Questions people ask
- What is AI sovereignty in plain terms?
- It's how much control you keep over your AI setup: your data, your working knowledge, and your ability to change models without your business breaking. Governments chase it with their own data centres. For a small business it means three practical things: use tiers that don't train on your data, keep your prompts and know-how in files you own, and know which alternative model you'd switch to if you had to. It's a dial, not a switch, and most businesses need far less of it than a bank does.
- Does ChatGPT or Claude train on my business data?
- On the consumer plans, yes by default. ChatGPT Free, Plus and Pro use your chats for training unless you opt out, and Claude's Free, Pro and Max plans do the same since Anthropic's 2025 terms change, with up to five years' retention if you're opted in. The business products are the opposite: ChatGPT Business and Enterprise, Claude for Work, and both companies' APIs don't train on your data by default and will sign data processing agreements. The split is consumer versus business, not company versus company.
- Are Chinese open-source AI models safe for a business to use?
- Separate the model from the service. An open-weight model like Kimi or DeepSeek is a downloadable file; it can't send data anywhere on its own. Use it through the maker's own app or API and your data routes through Chinese infrastructure under their terms. Use the same model through a Western host like OpenRouter, Groq or AWS Bedrock and your data stays on Western infrastructure under a no-training contract. Bedrock even runs Kimi and DeepSeek inside its Sydney region. The question isn't the model's passport, it's who's running the computer your data lands on.
- Can a small business run its own AI model?
- Yes, and it's cheaper than most people think, but it's the experimental end of the ladder. Free tools like Ollama and LM Studio run open models on ordinary hardware: a $500 graphics card handles the small models, around $1,500 to $2,000 of machine runs surprisingly capable mid-size ones, and NVIDIA's DGX Spark desktop box is $4,699. Be clear on why you'd do it: hosted open models are now so cheap that a local box rarely pays for itself on cost, so you buy it for privacy, when data legally or contractually can't leave your premises. For almost everyone else it's overkill.

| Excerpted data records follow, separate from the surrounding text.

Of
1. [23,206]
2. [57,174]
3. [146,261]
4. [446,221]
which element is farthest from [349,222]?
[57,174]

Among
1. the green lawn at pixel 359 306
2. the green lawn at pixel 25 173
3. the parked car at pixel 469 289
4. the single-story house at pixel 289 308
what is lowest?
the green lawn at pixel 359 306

- How much cheaper are open-source AI models?
- Close to an order of magnitude at the API level, as of mid 2026. Claude Opus 4.8 costs $5 per million input tokens and $25 per million output tokens, GPT-5.5 runs $5 and $30. Kimi K2.5 is about $0.60 and $3, and hosted open models mostly land between there and a few dollars. For high-volume, repetitive work the gap compounds fast. The frontier models are still stronger on the hardest tasks, especially long agentic work, so the sensible move is matching the model to the job rather than paying frontier prices for routine work.
- Should I stop using ChatGPT or Claude for my business?
- No. The frontier tools are still the best way to learn what AI can do for you, and on a business tier with training off they're fine for most work. The mistake isn't using them, it's depending on them unconditionally: pasting your best thinking into consumer accounts, building every workflow inside one vendor, and having no idea what you'd do if the model you rely on was retired or your limits changed overnight. Use them deliberately, keep your know-how portable, and know your second option.
- What should never go into an AI tool?
- Into a consumer-tier tool: nothing you'd mind a stranger reading, which rules out client files, financials, contracts and anything identifying. A 2026 court ruling found documents created with consumer Claude weren't covered by legal privilege, and the judge pointed straight at the training terms as the reason. On business tiers with training off and a data agreement, the bar moves: most operational data is fine. The stuff to guard at every tier is the crown jewels, the methods, pricing logic and proprietary data that make your business worth more than your competitors'.